Tuesday, April 21, 2009

Tomorrow in Akron Legal News (Shameless Plugs, Pt. 1)

I've mentioned previously my latest writing venture, a biweekly column in the Akron Legal News. Tomorrow will be my fifth column since all this started. Since they haven't run me out yet, this seems solid enough to start blogging about without jinxing it. So I'll start posting a preview with a few links, perhaps a nut graf or two and maybe even a few snippets from the cutting room floor. Unfortunately you have to get the dead tree version of the Legal News to actually read the thing as my columns aren't being posted on the website yet.

So this week I was inspired by the 50th anniversary of Strunk and White's Elements of Style and some of the inevitable anti-Elements backlash from the descriptivist camp as a hook. While the descriptivist may have some points about some of the grammar "rules" contained in Elements, I'm concerned that the general reaction against prescriptive grammar has provided some of the impetus to stop teaching grammar in K-12 schools, to the detriment of students and those of us who have to read there writing attempts in college.

Nut graf:

    Conjugating verbs, learning parts of speech and diagramming sentences seem rote and pointless, especially to succeeding generations of more digitized students. But that kind of grammar instruction gives us a language to speak about language. We can teach good, clear, readable writing more easily when students understand how the parts of language work together and have a vocabulary for discussing those parts.
Some linkage. The anti-Elements rant that serves as my hook is here. The ABA Journal online post that gave me the idea and a passible claim that it is germane to a legal publication is here. The author, Geoffey Pullum is one of the lead bloggers in Language Log which a linguistics-blog-fan friend says is the biggie in the field. I'm frankly a bit leery about having used the Pullum piece as hook, even though I don't directly take it on because a) Pullum is very good and knows far more about usage than I could ever hope to and b) a survey of his posts reveals that he can be markedly unpleasant to anyone who disagrees with him.

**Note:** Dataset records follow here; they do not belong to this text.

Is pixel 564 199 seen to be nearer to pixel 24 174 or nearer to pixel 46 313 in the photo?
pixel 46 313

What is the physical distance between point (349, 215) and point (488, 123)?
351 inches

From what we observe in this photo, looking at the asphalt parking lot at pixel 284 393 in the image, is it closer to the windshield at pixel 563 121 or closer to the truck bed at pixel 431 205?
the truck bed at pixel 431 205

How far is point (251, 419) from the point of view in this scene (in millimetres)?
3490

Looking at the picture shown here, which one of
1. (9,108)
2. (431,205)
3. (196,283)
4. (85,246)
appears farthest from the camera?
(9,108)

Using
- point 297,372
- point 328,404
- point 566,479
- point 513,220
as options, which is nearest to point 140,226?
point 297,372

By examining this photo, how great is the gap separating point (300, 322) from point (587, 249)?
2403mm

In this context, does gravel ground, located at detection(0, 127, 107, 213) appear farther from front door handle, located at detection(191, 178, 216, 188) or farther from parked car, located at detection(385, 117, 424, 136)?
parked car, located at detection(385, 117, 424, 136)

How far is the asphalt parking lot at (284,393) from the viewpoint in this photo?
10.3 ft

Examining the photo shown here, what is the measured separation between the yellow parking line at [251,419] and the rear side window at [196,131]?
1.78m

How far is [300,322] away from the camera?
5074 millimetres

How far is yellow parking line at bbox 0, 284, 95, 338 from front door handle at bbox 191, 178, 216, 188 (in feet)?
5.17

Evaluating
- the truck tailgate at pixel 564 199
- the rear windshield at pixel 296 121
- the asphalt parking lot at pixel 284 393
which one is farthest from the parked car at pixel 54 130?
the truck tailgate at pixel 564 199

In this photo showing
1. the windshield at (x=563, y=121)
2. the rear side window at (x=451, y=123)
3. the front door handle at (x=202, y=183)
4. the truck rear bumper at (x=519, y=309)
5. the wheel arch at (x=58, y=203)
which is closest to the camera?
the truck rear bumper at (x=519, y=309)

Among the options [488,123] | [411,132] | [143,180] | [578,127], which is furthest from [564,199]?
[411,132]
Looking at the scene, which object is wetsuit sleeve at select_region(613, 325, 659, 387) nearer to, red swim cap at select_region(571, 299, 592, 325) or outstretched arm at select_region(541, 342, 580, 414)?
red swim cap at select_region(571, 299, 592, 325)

Anyway, if you happen to get the Legal News or otherwise come across it tomorrow, give it a look.


Ryan Doringo said...

Agreed. I had to critically analyze two student papers for a class of mine recently (a 300/400 level class), and K-12 grammar skills were severely lacking.

I also recently overheard a girl in the Student Union say, "I got an "F" on that paper because I didn't use paragraph form."

Really? Are you surprised? How does one even write a college paper and hand it in without paragraphs?

As I will presumably be reading many undergraduate papers in the next two years as a TA/RA, shying away from teaching Strunk & White will only make worse a probelm I have seen throughout my college career.

k-pho said...

A couple of things:

Pullum can be a bit curmudgeonly, especially with absolutists, but I think the woman in the article you linked to had most of that coming.

Second, I'm skeptical about how much of the move away from teaching grammar is related to descriptivism. It seems to me to be of-a-piece with moves away from drilling/rote in math as well-meaning but ineffective to disastrous "if it's less boring kids will learn more" stuff from the education establishment. But that's just a guess. In any case, the grammarians and linguists I've read HATE the lack of teaching for exactly the kinds of reasons you bring up. To an extent, that's Pullum's point: S&W being the only grammar instruction many students ever see is a problem that isn't improved just by teaching less S&W.

Scott Piepho said...


The embedded link is not the only example I found of Pullum using his blog to respond to comments on other sites which I find odd. And harshing on someone for simple typos on an online post is a dick move.

I didn't exactly blame the descriptivists for the decline in grammar teaching. I agree that it's all one with rejecting practicing math facts and acknowledge that. But there's another layer. The educators abandoning traditional math/grammar work justify it with arguments along the lines of it's too hard, it's frustrating, kids don't learn it so it's not useful. Pullum argues that the strictures in Elements make people feel bad about their grammar so (it seems) they don't learn it. It's not the same argument, but the latter gives cover to the former.

It's subtle point, and a challenge to fit into my word limit. The big point of course is that not teaching grammar is a worse thing than teaching overly picky grammar. I'll bring the article round Sunday. You can see how far off the rails I went.

Elizabeth said...

While you are reading college student writing, I am witnessing the demise of grammar instruction in K-12 schools.

I am a teacher who is currently substitute teaching. Because of this, I am in different classrooms every day.

I have seen a teacher tell his students that adjectives modify nouns and other adjectives. I have seen textbooks with incorrect identifications of the parts of speech. Most students have no idea of the principles of grammar, and sadly, most teachers don't either.

We are at the point now where those students who never learned grammar are becoming teachers. And guess what? They still don't know grammar. They are passing their jumble of confused ideas on to their students.

I am a product of that education. My K-12 grammar instruction was severely lacking. Luckily, in college, I had a great English class where I learned grammar - a subject which I had previously thought to be unintelligible to me.

I've started a website about teaching grammar with sentence diagramming, and I hope that I can influence some teachers and students.